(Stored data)
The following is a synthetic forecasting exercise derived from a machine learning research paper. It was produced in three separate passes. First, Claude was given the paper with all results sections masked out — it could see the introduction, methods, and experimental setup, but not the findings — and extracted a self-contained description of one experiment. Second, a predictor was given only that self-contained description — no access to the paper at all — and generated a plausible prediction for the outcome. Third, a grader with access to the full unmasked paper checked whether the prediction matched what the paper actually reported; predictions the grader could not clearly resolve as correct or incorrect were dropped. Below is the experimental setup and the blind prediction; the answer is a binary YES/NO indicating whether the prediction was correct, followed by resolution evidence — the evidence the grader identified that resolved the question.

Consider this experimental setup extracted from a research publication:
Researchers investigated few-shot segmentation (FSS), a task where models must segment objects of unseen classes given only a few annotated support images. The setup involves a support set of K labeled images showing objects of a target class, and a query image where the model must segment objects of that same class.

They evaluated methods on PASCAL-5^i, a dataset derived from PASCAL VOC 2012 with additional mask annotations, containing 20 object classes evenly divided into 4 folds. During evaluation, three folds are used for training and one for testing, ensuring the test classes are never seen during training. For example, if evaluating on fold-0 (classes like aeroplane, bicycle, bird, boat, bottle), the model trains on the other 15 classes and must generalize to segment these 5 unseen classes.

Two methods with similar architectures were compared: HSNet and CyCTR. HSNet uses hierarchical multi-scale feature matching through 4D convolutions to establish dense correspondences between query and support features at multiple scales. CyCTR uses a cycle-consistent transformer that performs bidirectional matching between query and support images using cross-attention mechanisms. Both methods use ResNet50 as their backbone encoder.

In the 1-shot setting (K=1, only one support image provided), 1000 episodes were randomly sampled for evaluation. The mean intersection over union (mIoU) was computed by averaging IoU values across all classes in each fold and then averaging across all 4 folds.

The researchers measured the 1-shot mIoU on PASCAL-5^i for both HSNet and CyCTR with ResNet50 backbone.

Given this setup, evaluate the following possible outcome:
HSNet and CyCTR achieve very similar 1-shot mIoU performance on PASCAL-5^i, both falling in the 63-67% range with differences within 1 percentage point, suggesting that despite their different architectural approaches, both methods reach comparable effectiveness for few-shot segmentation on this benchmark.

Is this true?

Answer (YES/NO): YES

### Try it
Whenever a line of the records holds the string "this", pick it out and copy it.

### Written response
Consider this experimental setup extracted from a research publication:
Given this setup, evaluate the following possible outcome:
HSNet and CyCTR achieve very similar 1-shot mIoU performance on PASCAL-5^i, both falling in the 63-67% range with differences within 1 percentage point, suggesting that despite their different architectural approaches, both methods reach comparable effectiveness for few-shot segmentation on this benchmark.
Is this true?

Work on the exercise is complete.